演習課題 >>
以下の天皇杯観戦の旅を綴った文書抜粋について、記述1.〜3.がそれぞれ本文と合致するかを「はい」または「いいえ」で答え、判断の決め手となる本文の語句を正確に引用してください。1. 天皇杯はリーグ戦と同様に、複数回の対戦で勝敗を決める。2. 旅の始まりに乗った列車は北斗星である。3. 天皇杯では、次の予定が試合前に決まる。

文書抜粋 >>

※ ※ ※

その旅は 遥かなる旅。
遠い彼方へ運ぶ列車 北斗星に乗って
その旅は始まった。
そしてあらゆる冒険を乗り越え 我々を待ち受けいていたのは
えも言われぬ 喜びであった。
さて天皇杯 次があるかないか分からない大会だから面白い。
1つ勝つたび「次 どうする?行く?」となって 例え行きたいと思っても
「どうやって?」となる。 そう“行く手段”がタイヘンなのだ。
天皇杯はリーグ戦と違い常に1回勝負。次の予定は試合後でなければ決まらない。
まして北海道という 津軽海峡を越えた異国では「決まりました」「じゃ行きます」と
簡単に行ける距離でもない。時間・金・予約状況をクリアしなければ
現地で見事なコーチングが出来ないのだ。これは真に以ってチームの痛手である。
勝つことは当然 嬉しい。だが そう簡単に応援に行けない。

※ ※ ※

データセット項目:

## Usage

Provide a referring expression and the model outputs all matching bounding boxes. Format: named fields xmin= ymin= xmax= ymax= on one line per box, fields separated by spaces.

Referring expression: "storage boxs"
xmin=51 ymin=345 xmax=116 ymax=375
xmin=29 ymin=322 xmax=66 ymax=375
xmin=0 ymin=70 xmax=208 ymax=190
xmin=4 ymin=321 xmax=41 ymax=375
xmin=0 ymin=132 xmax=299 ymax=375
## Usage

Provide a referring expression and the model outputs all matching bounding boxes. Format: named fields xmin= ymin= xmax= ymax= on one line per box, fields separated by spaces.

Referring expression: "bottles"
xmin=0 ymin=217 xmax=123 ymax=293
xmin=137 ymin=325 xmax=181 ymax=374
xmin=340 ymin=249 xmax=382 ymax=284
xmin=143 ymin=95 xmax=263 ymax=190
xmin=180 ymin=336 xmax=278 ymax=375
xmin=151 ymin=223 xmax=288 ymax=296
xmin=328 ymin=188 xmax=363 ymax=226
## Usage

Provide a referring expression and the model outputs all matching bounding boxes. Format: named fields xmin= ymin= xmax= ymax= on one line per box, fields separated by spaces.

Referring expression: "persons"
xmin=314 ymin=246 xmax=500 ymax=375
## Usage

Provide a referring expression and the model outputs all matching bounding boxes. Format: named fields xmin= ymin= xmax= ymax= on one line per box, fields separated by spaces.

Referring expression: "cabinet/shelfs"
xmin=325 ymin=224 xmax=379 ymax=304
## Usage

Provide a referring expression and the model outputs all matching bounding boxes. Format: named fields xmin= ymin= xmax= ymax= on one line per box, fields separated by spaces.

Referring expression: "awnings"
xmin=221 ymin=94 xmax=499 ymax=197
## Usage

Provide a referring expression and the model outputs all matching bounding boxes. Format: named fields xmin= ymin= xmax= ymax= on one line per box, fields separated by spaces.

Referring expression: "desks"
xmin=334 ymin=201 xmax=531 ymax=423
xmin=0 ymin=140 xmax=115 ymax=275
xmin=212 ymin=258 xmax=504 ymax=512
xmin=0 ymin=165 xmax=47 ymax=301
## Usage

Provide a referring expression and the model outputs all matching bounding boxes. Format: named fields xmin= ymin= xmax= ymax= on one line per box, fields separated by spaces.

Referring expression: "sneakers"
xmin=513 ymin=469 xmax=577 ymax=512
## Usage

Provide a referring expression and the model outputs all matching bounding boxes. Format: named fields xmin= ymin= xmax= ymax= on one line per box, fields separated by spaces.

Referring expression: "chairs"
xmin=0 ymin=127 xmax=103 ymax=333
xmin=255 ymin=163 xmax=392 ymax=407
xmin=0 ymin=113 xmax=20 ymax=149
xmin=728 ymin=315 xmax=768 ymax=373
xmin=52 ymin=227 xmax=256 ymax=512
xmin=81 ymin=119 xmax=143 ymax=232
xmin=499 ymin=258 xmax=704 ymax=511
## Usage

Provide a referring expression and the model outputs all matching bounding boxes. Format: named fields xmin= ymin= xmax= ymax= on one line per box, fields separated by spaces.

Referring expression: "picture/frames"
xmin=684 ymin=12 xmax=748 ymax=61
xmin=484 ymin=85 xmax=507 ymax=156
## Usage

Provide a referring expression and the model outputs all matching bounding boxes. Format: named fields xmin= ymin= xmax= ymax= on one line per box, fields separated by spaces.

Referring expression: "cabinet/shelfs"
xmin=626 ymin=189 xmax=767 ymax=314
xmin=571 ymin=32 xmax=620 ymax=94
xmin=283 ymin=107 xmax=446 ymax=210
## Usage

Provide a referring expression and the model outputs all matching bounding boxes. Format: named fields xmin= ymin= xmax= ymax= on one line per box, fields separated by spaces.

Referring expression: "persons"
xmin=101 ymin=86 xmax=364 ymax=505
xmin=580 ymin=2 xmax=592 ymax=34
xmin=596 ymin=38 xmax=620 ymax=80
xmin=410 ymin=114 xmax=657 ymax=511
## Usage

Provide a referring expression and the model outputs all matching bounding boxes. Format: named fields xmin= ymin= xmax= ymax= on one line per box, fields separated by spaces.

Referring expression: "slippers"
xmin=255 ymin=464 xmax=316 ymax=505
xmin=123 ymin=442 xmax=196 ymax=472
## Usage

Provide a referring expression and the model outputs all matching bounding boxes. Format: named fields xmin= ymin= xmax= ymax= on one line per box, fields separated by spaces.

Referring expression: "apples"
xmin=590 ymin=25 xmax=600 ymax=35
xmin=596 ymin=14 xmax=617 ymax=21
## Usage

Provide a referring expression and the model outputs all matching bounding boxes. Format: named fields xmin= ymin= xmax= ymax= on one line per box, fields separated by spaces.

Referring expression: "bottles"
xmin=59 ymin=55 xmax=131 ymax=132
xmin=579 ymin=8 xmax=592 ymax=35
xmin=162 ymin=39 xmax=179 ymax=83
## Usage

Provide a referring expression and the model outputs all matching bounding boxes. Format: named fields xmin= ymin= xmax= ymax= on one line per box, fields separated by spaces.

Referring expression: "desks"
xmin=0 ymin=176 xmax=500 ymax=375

※ ※ ※

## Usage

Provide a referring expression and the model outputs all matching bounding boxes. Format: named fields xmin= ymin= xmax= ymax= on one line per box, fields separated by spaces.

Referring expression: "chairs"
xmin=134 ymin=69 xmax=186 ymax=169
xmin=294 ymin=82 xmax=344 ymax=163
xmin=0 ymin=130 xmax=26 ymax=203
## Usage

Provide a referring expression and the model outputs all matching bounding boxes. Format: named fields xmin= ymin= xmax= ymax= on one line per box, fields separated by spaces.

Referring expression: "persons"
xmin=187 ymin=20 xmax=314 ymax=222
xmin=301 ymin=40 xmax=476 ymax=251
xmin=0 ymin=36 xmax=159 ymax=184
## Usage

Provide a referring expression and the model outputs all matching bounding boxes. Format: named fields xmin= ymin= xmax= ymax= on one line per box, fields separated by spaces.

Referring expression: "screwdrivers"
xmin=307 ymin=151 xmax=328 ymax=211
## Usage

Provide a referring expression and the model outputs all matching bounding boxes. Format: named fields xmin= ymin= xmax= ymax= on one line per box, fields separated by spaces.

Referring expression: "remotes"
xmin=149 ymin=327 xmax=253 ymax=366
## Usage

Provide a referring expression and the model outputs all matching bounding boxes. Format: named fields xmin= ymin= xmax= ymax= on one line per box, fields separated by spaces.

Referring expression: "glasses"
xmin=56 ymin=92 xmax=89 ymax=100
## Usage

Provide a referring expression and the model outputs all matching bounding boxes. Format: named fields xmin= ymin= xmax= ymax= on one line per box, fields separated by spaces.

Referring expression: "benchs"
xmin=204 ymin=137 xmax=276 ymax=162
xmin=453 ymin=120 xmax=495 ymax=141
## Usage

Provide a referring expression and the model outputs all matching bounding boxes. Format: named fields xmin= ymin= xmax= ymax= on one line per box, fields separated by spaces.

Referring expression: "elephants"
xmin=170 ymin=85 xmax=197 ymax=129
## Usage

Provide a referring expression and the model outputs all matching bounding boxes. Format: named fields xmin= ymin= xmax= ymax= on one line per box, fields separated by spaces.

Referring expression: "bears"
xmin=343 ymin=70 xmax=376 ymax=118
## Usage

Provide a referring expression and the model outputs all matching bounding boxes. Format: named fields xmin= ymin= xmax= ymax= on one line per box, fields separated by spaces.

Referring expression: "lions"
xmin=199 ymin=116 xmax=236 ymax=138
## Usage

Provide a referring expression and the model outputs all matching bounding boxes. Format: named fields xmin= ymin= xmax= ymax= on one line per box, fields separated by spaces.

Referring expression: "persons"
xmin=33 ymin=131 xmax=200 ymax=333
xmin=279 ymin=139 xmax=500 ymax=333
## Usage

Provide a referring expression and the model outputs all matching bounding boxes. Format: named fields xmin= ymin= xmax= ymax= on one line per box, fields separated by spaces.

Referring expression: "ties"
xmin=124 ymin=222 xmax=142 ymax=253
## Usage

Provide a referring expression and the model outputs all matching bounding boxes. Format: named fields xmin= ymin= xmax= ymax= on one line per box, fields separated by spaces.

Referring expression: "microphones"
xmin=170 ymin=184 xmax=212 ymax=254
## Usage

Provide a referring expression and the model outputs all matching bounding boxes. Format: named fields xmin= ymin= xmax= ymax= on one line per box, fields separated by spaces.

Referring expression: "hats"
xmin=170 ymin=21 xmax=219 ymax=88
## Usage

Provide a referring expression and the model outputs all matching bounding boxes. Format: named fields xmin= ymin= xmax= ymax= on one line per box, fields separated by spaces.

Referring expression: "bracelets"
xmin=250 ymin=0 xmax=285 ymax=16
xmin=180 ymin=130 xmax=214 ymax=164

※ ※ ※

解答 >>
1. いいえ。「天皇杯はリーグ戦と違い常に1回勝負。」
2. はい。「北斗星に乗って」
3. いいえ。「次の予定は試合後でなければ決まらない。」